▶ [About this exercise]
Retype each of the following lines exactly, keeping every character, space, and symbol unchanged.

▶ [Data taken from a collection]
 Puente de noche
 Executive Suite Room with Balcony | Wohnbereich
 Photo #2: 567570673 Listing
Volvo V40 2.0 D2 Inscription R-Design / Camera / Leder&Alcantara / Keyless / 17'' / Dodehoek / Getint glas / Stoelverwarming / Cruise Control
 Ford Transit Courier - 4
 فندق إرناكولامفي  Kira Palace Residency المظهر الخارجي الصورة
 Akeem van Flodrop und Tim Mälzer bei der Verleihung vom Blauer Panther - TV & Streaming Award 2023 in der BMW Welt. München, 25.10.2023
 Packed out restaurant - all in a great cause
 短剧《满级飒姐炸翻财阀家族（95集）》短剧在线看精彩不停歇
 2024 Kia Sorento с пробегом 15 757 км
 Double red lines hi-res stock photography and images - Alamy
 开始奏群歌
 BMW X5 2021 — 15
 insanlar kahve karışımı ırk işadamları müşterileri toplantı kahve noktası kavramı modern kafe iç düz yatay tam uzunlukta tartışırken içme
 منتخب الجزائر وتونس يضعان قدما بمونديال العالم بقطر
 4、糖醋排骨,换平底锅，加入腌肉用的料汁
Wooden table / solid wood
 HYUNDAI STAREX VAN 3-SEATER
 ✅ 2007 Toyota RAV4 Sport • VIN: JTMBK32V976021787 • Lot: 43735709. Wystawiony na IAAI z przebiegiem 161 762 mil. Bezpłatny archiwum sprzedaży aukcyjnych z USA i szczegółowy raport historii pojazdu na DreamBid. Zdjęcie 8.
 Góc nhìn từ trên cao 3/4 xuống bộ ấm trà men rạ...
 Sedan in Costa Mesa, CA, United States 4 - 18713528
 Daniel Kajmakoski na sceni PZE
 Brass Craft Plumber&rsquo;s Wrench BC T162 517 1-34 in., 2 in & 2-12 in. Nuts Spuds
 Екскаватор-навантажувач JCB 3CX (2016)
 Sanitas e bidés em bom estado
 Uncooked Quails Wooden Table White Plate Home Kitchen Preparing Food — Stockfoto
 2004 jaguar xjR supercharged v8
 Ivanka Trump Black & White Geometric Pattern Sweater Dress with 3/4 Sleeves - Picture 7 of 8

▶ [Expected answer]
 Puente de noche
 Executive Suite Room with Balcony | Wohnbereich
 Photo #2: 567570673 Listing
Volvo V40 2.0 D2 Inscription R-Design / Camera / Leder&Alcantara / Keyless / 17'' / Dodehoek / Getint glas / Stoelverwarming / Cruise Control
 Ford Transit Courier - 4
 فندق إرناكولامفي  Kira Palace Residency المظهر الخارجي الصورة
 Akeem van Flodrop und Tim Mälzer bei der Verleihung vom Blauer Panther - TV & Streaming Award 2023 in der BMW Welt. München, 25.10.2023
 Packed out restaurant - all in a great cause
 短剧《满级飒姐炸翻财阀家族（95集）》短剧在线看精彩不停歇
 2024 Kia Sorento с пробегом 15 757 км
 Double red lines hi-res stock photography and images - Alamy
 开始奏群歌
 BMW X5 2021 — 15
 insanlar kahve karışımı ırk işadamları müşterileri toplantı kahve noktası kavramı modern kafe iç düz yatay tam uzunlukta tartışırken içme
 منتخب الجزائر وتونس يضعان قدما بمونديال العالم بقطر
 4、糖醋排骨,换平底锅，加入腌肉用的料汁
Wooden table / solid wood
 HYUNDAI STAREX VAN 3-SEATER
 ✅ 2007 Toyota RAV4 Sport • VIN: JTMBK32V976021787 • Lot: 43735709. Wystawiony na IAAI z przebiegiem 161 762 mil. Bezpłatny archiwum sprzedaży aukcyjnych z USA i szczegółowy raport historii pojazdu na DreamBid. Zdjęcie 8.
 Góc nhìn từ trên cao 3/4 xuống bộ ấm trà men rạ...
 Sedan in Costa Mesa, CA, United States 4 - 18713528
 Daniel Kajmakoski na sceni PZE
 Brass Craft Plumber&rsquo;s Wrench BC T162 517 1-34 in., 2 in & 2-12 in. Nuts Spuds
 Екскаватор-навантажувач JCB 3CX (2016)
 Sanitas e bidés em bom estado
 Uncooked Quails Wooden Table White Plate Home Kitchen Preparing Food — Stockfoto
 2004 jaguar xjR supercharged v8
 Ivanka Trump Black & White Geometric Pattern Sweater Dress with 3/4 Sleeves - Picture 7 of 8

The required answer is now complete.